(Spatial relationship records)
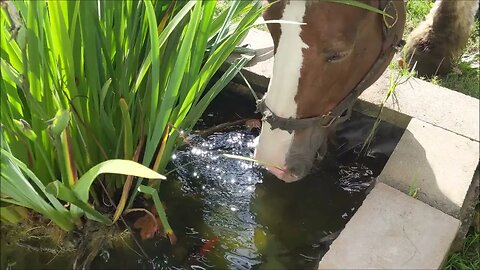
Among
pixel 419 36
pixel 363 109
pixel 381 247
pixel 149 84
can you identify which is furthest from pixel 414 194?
pixel 419 36

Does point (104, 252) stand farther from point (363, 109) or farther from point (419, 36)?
point (419, 36)

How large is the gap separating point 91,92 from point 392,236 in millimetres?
790

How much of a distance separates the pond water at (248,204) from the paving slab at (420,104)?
0.17 ft

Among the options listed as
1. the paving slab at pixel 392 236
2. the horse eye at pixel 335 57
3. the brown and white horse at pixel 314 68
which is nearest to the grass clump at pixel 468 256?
the paving slab at pixel 392 236

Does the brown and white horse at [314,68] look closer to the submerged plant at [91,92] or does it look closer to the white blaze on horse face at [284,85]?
the white blaze on horse face at [284,85]

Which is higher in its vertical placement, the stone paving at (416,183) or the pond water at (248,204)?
the stone paving at (416,183)

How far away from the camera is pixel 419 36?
229 centimetres

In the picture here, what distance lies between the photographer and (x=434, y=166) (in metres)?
1.64

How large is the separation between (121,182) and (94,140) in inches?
6.5

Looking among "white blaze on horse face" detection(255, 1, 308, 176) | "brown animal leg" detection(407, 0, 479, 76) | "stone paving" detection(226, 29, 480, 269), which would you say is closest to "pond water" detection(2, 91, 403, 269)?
"stone paving" detection(226, 29, 480, 269)

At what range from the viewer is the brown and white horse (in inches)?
49.6

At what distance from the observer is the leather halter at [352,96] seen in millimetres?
1404

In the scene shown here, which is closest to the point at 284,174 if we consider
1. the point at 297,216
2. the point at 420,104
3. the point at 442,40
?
the point at 297,216

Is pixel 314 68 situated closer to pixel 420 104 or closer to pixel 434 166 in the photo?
pixel 434 166
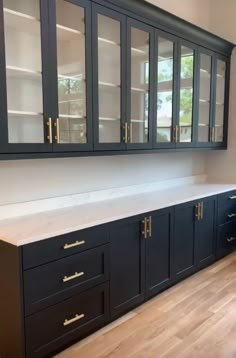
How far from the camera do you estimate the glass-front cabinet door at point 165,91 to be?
2953mm

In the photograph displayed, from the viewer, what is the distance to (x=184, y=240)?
3037 millimetres

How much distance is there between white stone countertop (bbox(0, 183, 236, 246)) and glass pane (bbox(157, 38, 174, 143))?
57 centimetres

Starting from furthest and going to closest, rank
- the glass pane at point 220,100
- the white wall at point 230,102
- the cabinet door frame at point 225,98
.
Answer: the white wall at point 230,102, the glass pane at point 220,100, the cabinet door frame at point 225,98

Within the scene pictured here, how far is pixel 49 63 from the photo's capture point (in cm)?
211

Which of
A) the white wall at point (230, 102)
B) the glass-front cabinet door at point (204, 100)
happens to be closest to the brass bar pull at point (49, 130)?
the glass-front cabinet door at point (204, 100)

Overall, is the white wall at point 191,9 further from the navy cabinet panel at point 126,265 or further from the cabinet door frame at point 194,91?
the navy cabinet panel at point 126,265

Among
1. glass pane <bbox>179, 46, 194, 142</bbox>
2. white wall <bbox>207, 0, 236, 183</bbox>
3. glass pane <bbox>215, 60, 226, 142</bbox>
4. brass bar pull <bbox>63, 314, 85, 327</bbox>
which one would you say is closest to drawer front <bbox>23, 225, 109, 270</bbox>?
brass bar pull <bbox>63, 314, 85, 327</bbox>

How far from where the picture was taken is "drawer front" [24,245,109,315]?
185 cm

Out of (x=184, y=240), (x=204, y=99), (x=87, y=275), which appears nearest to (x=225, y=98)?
(x=204, y=99)

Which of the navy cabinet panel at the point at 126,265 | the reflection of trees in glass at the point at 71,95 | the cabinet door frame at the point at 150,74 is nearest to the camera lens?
the reflection of trees in glass at the point at 71,95

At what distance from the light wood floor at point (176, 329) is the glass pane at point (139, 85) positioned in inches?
55.9

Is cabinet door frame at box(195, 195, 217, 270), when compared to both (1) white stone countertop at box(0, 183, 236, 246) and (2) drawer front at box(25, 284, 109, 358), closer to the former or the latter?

:: Task requirements ::
Rewrite the lines above with "leather halter" switched to "rope halter" and everything else unchanged, leaving out the pictures.

:: Written answer ::
Among
pixel 419 36
pixel 363 109
pixel 381 247
pixel 149 84
can you identify which is furthest from pixel 414 194?
pixel 419 36

Does point (104, 252) stand farther from point (363, 109) or farther from point (419, 36)?
point (419, 36)

How large is the gap separating point 91,92 from point 392,236 in millimetres?
790

How much of a distance separates the pond water at (248,204) from the paving slab at (420,104)?
0.17 ft

Among the options listed as
1. the paving slab at pixel 392 236
2. the horse eye at pixel 335 57
3. the brown and white horse at pixel 314 68
which is nearest to the grass clump at pixel 468 256?
the paving slab at pixel 392 236

Does the brown and white horse at [314,68] look closer to the submerged plant at [91,92] or does it look closer to the white blaze on horse face at [284,85]?
the white blaze on horse face at [284,85]

Which is higher in its vertical placement, the stone paving at (416,183) or the pond water at (248,204)?
the stone paving at (416,183)

How far away from the camera is pixel 419 36?
229 centimetres

In the picture here, what distance lies between the photographer and (x=434, y=166) (in metres)?
1.64

How large is the separation between (121,182) and (94,140) in inches?
6.5

Looking among "white blaze on horse face" detection(255, 1, 308, 176) | "brown animal leg" detection(407, 0, 479, 76) | "stone paving" detection(226, 29, 480, 269), which would you say is closest to "pond water" detection(2, 91, 403, 269)?
"stone paving" detection(226, 29, 480, 269)

At what range from the viewer is the brown and white horse (in inches)?
49.6

At what distance from the observer is the rope halter at [352,96] seen in millimetres?
1404

In the scene shown here, which is closest to the point at 284,174 if we consider
1. the point at 297,216
2. the point at 420,104
3. the point at 442,40
?
the point at 297,216

Is pixel 314 68 situated closer to pixel 420 104 or closer to pixel 434 166 in the photo?
pixel 434 166
How far from the camera do you estimate the glass-front cabinet door at point 165,91 to be?
2953mm

In the photograph displayed, from the viewer, what is the distance to (x=184, y=240)?
3037 millimetres

How much distance is there between white stone countertop (bbox(0, 183, 236, 246)) and glass pane (bbox(157, 38, 174, 143))?
57 centimetres

Starting from furthest and going to closest, rank
- the glass pane at point 220,100
- the white wall at point 230,102
- the cabinet door frame at point 225,98
.
Answer: the white wall at point 230,102, the glass pane at point 220,100, the cabinet door frame at point 225,98

Within the scene pictured here, how far is pixel 49 63 from the photo's capture point (in cm)?
211

Which of
A) the white wall at point (230, 102)
B) the glass-front cabinet door at point (204, 100)
happens to be closest to the brass bar pull at point (49, 130)?
the glass-front cabinet door at point (204, 100)

Overall, is the white wall at point 191,9 further from the navy cabinet panel at point 126,265 or further from the cabinet door frame at point 194,91?
the navy cabinet panel at point 126,265

Among
1. glass pane <bbox>179, 46, 194, 142</bbox>
2. white wall <bbox>207, 0, 236, 183</bbox>
3. glass pane <bbox>215, 60, 226, 142</bbox>
4. brass bar pull <bbox>63, 314, 85, 327</bbox>
which one would you say is closest to drawer front <bbox>23, 225, 109, 270</bbox>?
brass bar pull <bbox>63, 314, 85, 327</bbox>

How far from where the picture was taken is "drawer front" [24,245,109,315]?
185 cm

Out of (x=184, y=240), (x=204, y=99), (x=87, y=275), which appears nearest to (x=225, y=98)?
(x=204, y=99)

Which of the navy cabinet panel at the point at 126,265 | the reflection of trees in glass at the point at 71,95 | the cabinet door frame at the point at 150,74 is nearest to the camera lens?
the reflection of trees in glass at the point at 71,95

At what distance from the light wood floor at point (176, 329) is the glass pane at point (139, 85) positioned in inches?
55.9

Is cabinet door frame at box(195, 195, 217, 270), when compared to both (1) white stone countertop at box(0, 183, 236, 246) and (2) drawer front at box(25, 284, 109, 358), closer to the former or the latter?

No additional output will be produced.